Name of ouptut csv file:

! output table, date of today:
<rcbase>.output.file            :  ${my.work}/Copernicus_S5P_NO2_%Y-%m-%d.csv
class cso_scihub.CSO_SciHub_DownloadFile(href, output_file, maxtry=10, timeout=60, indent='')

Bases: object

Download single file from SciHub.

Arguments:

  • href : download url: https://s5phub.copernicus.eu/dhus/odata/v1/Products('d483baa0-3a61-4985-aa0c-5642a83c9214')/$value

  • output_file : target file

Optional arguments:

  • maxtry : number of times to try again if download fails

  • timeout : delay in seconds between requests

class cso_scihub.CSO_SciHub_Download(rcfile, rcbase='', env={}, indent='')

Bases: utopya_rc.UtopyaRc

Download Sentinel data from the Copernicus Open Access Hub using the OpenSearch API:

To download orbit files, first a query is sent to search for products that are available for a certain time and overlap with a specified region. The result is a list with orbit files and instructions on how to download them.

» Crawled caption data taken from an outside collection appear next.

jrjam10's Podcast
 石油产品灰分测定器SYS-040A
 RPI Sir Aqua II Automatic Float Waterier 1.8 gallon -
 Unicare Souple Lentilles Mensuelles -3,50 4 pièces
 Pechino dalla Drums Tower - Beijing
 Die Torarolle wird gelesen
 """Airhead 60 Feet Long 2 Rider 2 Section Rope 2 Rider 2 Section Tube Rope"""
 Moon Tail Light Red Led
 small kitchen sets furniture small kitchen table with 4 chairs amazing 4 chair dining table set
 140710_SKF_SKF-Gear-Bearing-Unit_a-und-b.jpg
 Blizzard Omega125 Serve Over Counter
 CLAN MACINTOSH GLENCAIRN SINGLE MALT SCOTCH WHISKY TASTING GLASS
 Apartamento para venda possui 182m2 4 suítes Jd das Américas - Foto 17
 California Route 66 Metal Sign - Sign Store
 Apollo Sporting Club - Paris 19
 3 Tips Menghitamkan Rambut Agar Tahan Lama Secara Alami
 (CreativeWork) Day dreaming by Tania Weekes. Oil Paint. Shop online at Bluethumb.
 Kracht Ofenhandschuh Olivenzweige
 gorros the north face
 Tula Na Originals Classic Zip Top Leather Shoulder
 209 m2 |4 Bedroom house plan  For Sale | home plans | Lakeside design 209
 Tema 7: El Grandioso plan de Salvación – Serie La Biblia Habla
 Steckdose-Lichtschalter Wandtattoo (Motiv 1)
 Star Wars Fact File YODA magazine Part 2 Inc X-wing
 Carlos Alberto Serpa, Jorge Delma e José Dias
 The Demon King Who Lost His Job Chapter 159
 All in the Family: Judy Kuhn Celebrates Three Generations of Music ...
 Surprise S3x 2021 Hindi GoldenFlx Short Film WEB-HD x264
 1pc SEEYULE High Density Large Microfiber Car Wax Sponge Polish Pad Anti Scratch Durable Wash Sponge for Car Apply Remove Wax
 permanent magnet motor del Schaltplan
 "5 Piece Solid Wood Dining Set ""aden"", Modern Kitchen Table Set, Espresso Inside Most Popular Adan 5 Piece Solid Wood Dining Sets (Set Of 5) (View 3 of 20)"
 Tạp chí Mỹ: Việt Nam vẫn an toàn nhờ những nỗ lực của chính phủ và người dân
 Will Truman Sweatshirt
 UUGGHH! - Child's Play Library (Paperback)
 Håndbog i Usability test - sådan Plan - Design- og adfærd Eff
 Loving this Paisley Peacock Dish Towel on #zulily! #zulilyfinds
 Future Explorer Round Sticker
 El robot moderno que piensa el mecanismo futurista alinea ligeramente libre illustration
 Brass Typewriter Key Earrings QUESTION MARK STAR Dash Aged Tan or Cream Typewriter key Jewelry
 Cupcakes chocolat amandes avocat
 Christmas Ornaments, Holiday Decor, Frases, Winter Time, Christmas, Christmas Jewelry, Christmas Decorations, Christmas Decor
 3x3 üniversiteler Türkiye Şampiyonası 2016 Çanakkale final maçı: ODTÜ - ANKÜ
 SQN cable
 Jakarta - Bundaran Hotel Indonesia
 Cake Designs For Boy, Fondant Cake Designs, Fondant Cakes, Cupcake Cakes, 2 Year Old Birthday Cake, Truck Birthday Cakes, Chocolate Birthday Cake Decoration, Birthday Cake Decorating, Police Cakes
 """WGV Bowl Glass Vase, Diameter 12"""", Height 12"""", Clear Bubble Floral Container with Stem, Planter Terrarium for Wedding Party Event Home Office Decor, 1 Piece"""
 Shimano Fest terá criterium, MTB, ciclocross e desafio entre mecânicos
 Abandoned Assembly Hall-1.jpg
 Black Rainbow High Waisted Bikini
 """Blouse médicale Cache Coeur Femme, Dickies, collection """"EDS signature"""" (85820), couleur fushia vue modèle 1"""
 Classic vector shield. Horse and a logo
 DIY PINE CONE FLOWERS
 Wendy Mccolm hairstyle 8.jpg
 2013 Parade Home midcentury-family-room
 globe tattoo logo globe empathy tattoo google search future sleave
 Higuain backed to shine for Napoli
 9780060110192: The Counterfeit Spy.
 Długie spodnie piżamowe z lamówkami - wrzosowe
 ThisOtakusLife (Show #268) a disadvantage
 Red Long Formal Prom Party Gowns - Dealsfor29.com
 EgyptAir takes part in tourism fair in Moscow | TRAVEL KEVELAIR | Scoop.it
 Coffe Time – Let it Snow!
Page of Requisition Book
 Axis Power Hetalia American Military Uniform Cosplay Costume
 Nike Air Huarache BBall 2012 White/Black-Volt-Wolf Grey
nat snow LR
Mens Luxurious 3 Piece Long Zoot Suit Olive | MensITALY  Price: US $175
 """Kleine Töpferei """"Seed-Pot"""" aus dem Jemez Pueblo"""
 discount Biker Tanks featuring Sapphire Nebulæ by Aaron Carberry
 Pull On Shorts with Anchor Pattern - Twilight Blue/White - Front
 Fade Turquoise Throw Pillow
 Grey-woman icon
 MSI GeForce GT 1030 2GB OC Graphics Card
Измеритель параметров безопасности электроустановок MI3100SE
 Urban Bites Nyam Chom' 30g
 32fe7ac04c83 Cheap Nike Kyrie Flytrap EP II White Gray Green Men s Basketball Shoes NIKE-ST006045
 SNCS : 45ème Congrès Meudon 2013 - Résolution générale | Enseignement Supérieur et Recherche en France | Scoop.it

In the settings, specify the url of the hub, which is either the Open Data hub or the S5-P hub:

! server url; provide login/password in ~/.netrc:
<rcbase>.url              :  https://s5phub.copernicus.eu/dhus

Specify the time range over which files should be downloaded:

<rcbase>.timerange.start  :  2018-07-01 00:00
<rcbase>.timerange.end    :  2018-07-01 23:59

Specify a target area, only orbits with some pixels within the defined box will be downloaded:

! target area, leave empty for globe; format:  west,south:east,north
<rcbase>.area             :  
!<rcbase>.area             :  -30,30:35,76

A query is used to select the required data. The search box on the hub could be used for inspiration on the format. Note that the ‘producttype’ should have exactly 10 characters, with the first 3 used for the retrieval level, and the last 6 for the product; empty characters should have an underscore instead:

! search query, obtained from interactive download:
<rcbase>.query            :      platformname:Sentinel-5    AND \
                                  producttype:L2__NO2___    AND \
                              processinglevel:L2            AND \
                               processingmode:Offline

The target directory for downloaded file could include templates for time values:

! output archive, store per month:
<rcbase>.output.dir       :  /data/Copernicus/S5P/OFFL/NO2/%Y/%m

Use the following flag to keep files that are already present:

! renew existing files?
<rcbase.renew             :  False
class cso_scihub.CSO_SciHub_Download_DHuS(rcfile, rcbase='', env={}, indent='')

Bases: utopya_rc.UtopyaRc

Download Sentinel data from the Copernicus Open Access Hub using DHuS (“Data Hub Software”).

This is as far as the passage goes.